READING PASSAGE:
Across these autumn/winter 18 men’s shows and recent seasons before them, there’s been no escaping a renewed 90s nostalgia. From the baggy denim to layered T-shirts and oversized scarves, Van Assche embraced his own rose-tinted memories. “The 90s are always a key reference because that when I started to go clubbing. The show is called Forever Young and it’s me looking back to my teenage years with a degree of romanticism, me being 40-something now but still forever young. It’s about taking those good memories and updating them for today.” As the soundtrack blasted Alphaville’s 1984 classic with a megamix of 90s and 00s pop and club songs — taking in everything from Take on Me to Pump the Jam — the optimism that is so tightly bound with you was infectious. Let’s all be Forever Young.

SOURCE INFORMATION:
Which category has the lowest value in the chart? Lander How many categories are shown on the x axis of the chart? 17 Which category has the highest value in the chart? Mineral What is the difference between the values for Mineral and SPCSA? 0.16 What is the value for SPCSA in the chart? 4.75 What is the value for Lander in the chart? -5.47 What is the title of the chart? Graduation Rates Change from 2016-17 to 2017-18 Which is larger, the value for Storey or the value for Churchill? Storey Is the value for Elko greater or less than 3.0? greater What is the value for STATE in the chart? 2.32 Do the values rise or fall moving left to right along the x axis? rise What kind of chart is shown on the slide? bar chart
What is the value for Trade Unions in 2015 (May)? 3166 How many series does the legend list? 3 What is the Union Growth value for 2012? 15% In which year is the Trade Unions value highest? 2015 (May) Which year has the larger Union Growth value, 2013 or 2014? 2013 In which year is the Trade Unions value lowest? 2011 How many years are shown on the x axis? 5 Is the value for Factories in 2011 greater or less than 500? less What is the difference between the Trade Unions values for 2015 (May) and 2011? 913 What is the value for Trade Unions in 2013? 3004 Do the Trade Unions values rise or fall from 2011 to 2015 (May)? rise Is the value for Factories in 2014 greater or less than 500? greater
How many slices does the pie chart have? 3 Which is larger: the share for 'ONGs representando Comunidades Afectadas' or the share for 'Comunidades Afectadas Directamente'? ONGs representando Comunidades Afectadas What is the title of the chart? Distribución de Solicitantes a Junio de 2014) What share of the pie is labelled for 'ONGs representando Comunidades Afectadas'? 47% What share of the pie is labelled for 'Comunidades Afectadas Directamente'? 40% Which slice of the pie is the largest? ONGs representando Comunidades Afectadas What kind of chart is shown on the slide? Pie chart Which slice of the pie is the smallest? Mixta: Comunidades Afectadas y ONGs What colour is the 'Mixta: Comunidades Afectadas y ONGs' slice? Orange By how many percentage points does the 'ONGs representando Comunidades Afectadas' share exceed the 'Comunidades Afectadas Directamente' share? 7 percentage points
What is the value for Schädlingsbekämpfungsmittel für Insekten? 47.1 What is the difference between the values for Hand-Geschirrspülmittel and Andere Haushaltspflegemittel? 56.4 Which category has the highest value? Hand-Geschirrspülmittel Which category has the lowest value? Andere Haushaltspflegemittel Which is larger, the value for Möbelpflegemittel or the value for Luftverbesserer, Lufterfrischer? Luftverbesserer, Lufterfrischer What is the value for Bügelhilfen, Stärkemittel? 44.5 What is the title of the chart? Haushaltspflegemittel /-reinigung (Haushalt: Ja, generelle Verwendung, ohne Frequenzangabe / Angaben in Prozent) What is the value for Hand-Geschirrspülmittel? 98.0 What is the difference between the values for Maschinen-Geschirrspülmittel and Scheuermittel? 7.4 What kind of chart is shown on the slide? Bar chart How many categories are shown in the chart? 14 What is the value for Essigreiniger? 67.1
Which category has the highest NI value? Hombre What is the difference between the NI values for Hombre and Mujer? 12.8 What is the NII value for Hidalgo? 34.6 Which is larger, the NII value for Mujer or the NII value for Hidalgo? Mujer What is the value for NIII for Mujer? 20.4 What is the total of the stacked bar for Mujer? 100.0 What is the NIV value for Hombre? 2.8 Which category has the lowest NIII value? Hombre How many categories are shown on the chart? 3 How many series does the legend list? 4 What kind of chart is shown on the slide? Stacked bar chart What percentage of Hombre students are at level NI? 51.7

TASK ITEM: Rewrite the passage about the Forever Young show, beginning at the words "Across these autumn/winter" and stopping after "be Forever Young.", with "denim" changed to "corduroy".

EXERCISE OUTPUT:
Across these autumn/winter 18 men’s shows and recent seasons before them, there’s been no escaping a renewed 90s nostalgia. From the baggy corduroy to layered T-shirts and oversized scarves, Van Assche embraced his own rose-tinted memories. “The 90s are always a key reference because that when I started to go clubbing. The show is called Forever Young and it’s me looking back to my teenage years with a degree of romanticism, me being 40-something now but still forever young. It’s about taking those good memories and updating them for today.” As the soundtrack blasted Alphaville’s 1984 classic with a megamix of 90s and 00s pop and club songs — taking in everything from Take on Me to Pump the Jam — the optimism that is so tightly bound with you was infectious. Let’s all be Forever Young.